O encontro começou com as palavras introdutórias do cardeal Farrell, prefeito do Dicastério para os Leigos, a Família e a Vida, que sublinhou que “Todas as Associações da Ação Católica do mundo sente fortemente esse desejo de ”ir aos confins", de ser discípulos apaixonados por Jesus que querem deixar os recintos fechados por velhos hábitos e padrões antigos, para encontrar os homens e mulheres que ainda estão à espera da mensagem do Evangelho e testemunhar a eles a alegria do amor do Pai manifestado no seu Filho Jesus". Posteriormente foram oferecidos ao Papa alguns presentes, incluindo um caderno com alguns desenhos de crianças da Ação Católica e uma bíblia encontrada no fundo de um barco de migrantes aberta na página do Salmo 55: “Dá ouvidos, Deus à minha oração, não se esconda diante da minha súplica”.
Em seguida falou o Santo Padre que destacou a missão da associação hoje insistindo que: “O carisma da Ação Católica é o carisma da própria Igreja, e profundamente incorporada no hoje e no aqui de cada Igreja diocesana” Para este motivo ele elogiou a FIAC por “decididamente ter tomado o Evangelii gaudium como Carta Magna”.

Esta escolha vem do fato de que “a missão não é uma tarefa entre muitos na Ação Católica, é a tarefa.

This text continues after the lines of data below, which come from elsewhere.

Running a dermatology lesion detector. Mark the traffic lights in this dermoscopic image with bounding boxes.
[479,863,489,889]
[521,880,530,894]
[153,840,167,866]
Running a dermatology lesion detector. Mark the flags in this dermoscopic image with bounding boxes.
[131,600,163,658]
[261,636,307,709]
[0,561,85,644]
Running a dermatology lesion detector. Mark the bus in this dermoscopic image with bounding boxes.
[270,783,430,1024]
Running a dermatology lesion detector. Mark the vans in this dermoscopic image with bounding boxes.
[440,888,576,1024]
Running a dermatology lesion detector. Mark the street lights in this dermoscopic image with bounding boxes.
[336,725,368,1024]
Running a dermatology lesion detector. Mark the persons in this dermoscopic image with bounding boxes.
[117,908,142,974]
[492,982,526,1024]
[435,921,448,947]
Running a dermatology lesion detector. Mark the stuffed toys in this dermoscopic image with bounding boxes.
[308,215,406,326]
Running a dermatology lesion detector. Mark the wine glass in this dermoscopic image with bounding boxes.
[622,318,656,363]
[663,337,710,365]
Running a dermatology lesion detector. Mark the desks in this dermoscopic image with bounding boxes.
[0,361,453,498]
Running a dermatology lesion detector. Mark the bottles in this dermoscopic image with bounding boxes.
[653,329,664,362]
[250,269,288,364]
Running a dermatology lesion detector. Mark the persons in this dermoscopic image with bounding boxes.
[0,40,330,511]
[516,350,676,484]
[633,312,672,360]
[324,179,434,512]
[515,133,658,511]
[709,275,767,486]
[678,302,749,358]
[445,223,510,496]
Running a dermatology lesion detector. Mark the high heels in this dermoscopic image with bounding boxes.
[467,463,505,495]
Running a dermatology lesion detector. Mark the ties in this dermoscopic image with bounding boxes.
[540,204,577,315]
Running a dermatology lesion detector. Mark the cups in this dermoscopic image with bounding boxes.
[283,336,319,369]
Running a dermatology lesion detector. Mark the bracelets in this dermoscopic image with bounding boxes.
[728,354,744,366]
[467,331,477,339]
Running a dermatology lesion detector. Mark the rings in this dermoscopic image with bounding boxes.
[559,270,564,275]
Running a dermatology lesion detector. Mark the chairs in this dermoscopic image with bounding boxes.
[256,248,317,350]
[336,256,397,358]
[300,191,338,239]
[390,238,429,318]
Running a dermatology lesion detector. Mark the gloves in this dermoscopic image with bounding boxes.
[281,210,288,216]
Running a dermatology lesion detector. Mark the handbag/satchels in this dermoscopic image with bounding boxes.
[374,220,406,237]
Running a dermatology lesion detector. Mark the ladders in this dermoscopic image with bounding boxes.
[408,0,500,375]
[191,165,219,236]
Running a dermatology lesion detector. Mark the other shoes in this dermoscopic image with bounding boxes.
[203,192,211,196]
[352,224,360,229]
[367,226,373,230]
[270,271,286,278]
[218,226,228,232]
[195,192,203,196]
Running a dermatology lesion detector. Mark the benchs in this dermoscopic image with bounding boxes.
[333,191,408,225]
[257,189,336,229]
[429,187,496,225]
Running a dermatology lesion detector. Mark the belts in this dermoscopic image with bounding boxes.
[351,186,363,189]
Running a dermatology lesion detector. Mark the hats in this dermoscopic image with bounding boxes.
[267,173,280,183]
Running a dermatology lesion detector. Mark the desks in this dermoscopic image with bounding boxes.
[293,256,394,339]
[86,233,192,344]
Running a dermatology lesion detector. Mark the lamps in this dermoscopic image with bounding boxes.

A Ação Católica tem o carisma para continuar o ministério da Igreja” e, portanto, há necessidade de “repensar os seus planos de formação, a vossa forma de apostolado e até mesmo a vossa própria oração a fim de que eles sejam essencialmente e não ocasionalmente, missionários”.

A partir das palavras proferidas diante dos delegados da Ação Católica de todo o mundo que emerge fortemente a consideração do Papa contra todos os leigos e a preocupação de que os leigos não sejam clericalizados. “A Ação Católica não pode estar longe das pessoas, mas vem do povo e deve estar entre as pessoas. Deveis popularizar mais a Ação Católica”.

Da mesma forma a preocupação do Papa Francisco é que os leigos sejam os protagonistas da igreja em saída: “Saída significa abertura, generosidade, encontro com a realidade além das quatro paredes da instituição e das paróquias. Isto significa abrir mão de controlar demais as coisas , e a programar os resultados”.

O dia terminou com as Vésperas presididas pelo Card. Farrell.